Infância: mundo de sensações ampliadas

Somente as crianças têm o poder de intensificar as emoções ao extremo pois só na infância se é capaz de captar o mundo através dos sentidos. Com o decorrer dos anos, as sensações vão se esvaindo, assim como o deslumbramento e o encantamento experimentado no passado. Me expressarei melhor através do conto a seguir:

A agitação da cidade, o vai e vem das pessoas pelas calçadas, as vitrines, os prédios, o mar visto do alto, os navios deslizando ao longe, tudo lhe parecia imensamente grande; as bicicletas então, eram tão gigantescas quanto o desejo de tê-las. Uma delas lhe chama atenção especial e está tão perto que se pode tocá-la. Sem sucesso na sua investida, usa a imaginação e se vê pedalando desenfreadamente, ladeira abaixo, gritando a todos os pulmões a alegria de possuí-la.

A explosão de sentimentos lhe inebria e o faz levitar. São sensações misturadas e ampliadas de alegria, desejo e felicidade produzindo emoções únicas e jamais imaginadas, como num sonho bom. Ao sair da loja das bicicletas, mas sem as mesmas, outros sentidos lhe tomam de chofre: o cheiro da fumaça dos carros, a gritaria dos vendedores de comidas diversas e frutas, a diversidade de faces, o jeito de falar das pessoas, as luzes, o que dizer das luzes? Mais pareciam faróis radiantes querendo cegar o olhar do que feitas para iluminar ambientes.

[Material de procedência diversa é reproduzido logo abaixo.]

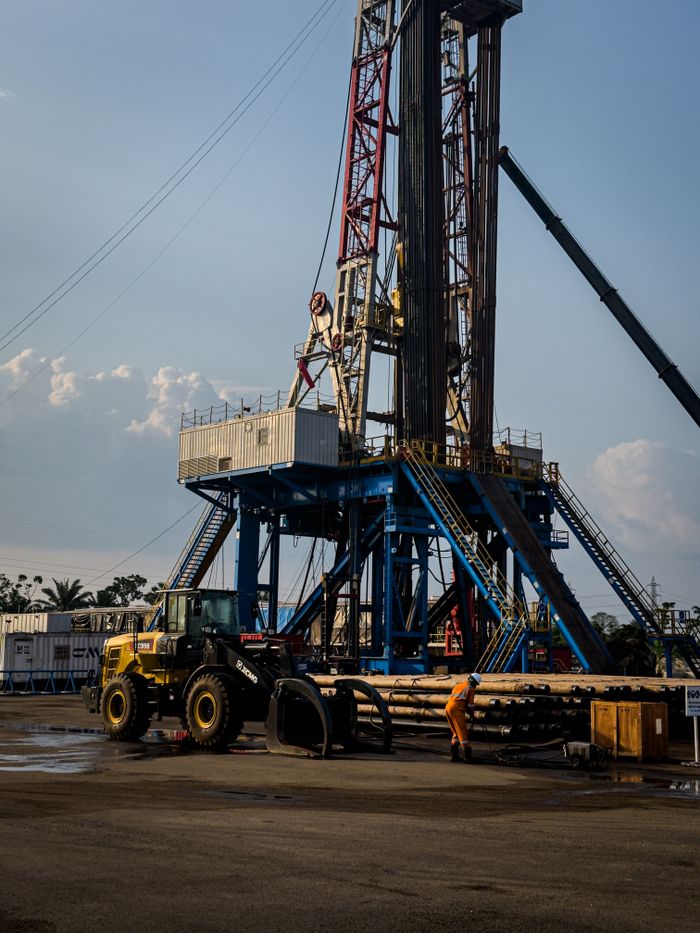 Oil rig in action during sunset, featuring heavy machinery and a lone worker on site.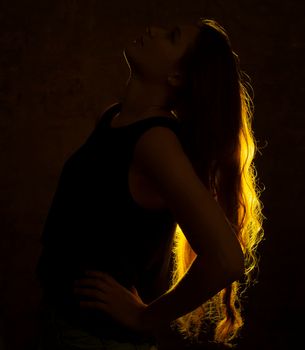 Portrait against the gold light of a young beautiful woman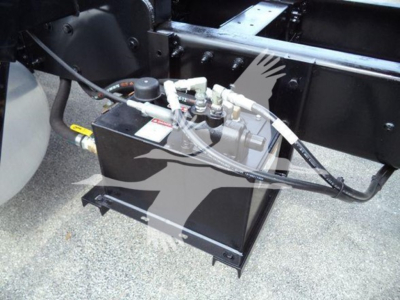 Grapple truck engine bay area showing hydraulic reservoir and hoses mounted in a black metal box under the chassis.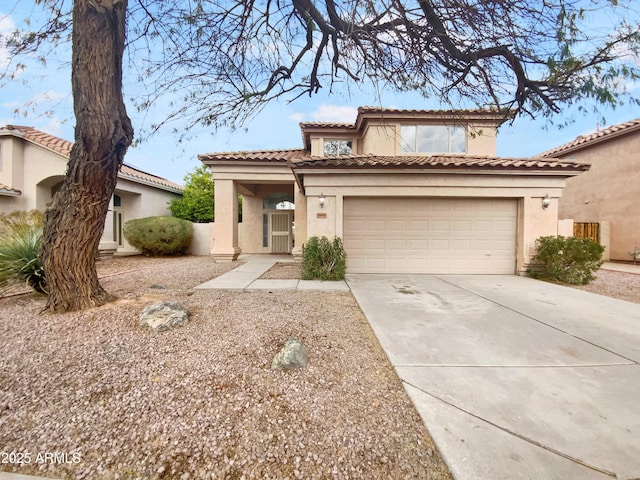 mediterranean / spanish-style house featuring concrete driveway, an attached garage, a tile roof, and stucco siding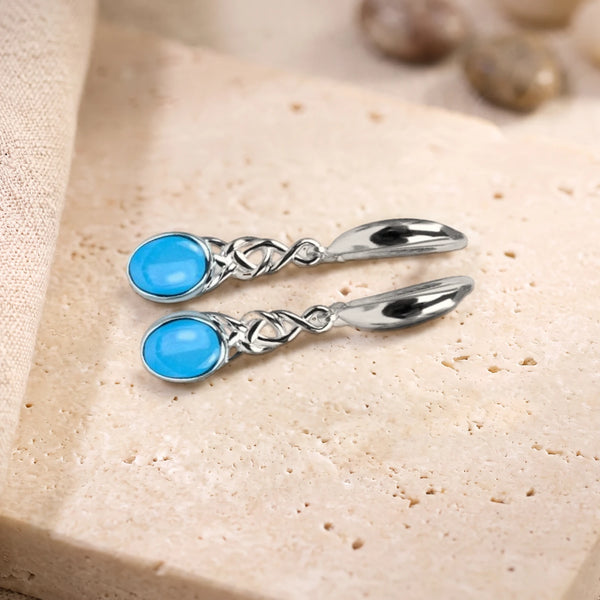 Boucles d'oreilles en turquoise ovale à motif celtique en argent 925, paire posée sur une dalle de travertin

As fragrâncias exaladas das frutas expostas em grandes tabuleiros não tinham apenas cheiro de banana, de abacaxi, de melancia ou de manga; o cheiro se misturava concebendo um aroma singular e próprio daquela cidade, daquela rua, daquele momento. Porém um cheiro se destacava e era único: o perfume que fluía das maçãs argentinas aconchegadas em papel seda azul; era impossível não explodir o desejo de degustar aquele manjar dos deuses, ali mesmo, no meio da multidão. Após a visão mágica das bicicletas e do prazer de ver e sentir as maçãs, outro cheiro, até aquele momento desconhecido, volta a lhe extasiar os sentidos. Descendo a ladeira agarrado às mãos do seu protetor no meio do turbilhão de anseios que lhe assaltam, se aproxima da glorificação: as revistas de quadrinhos, ainda úmidas com as páginas grudadas umas às outras, exalando uma nova essência que o tonteia de prazer e de ansiedade: Capitão América, Batman, Flecha ligeira, Jerônimo, Zé Carioca, Mickey, Tio Patinhas, Pato Donald. Que sensação! Indescritível, apesar da tentativa.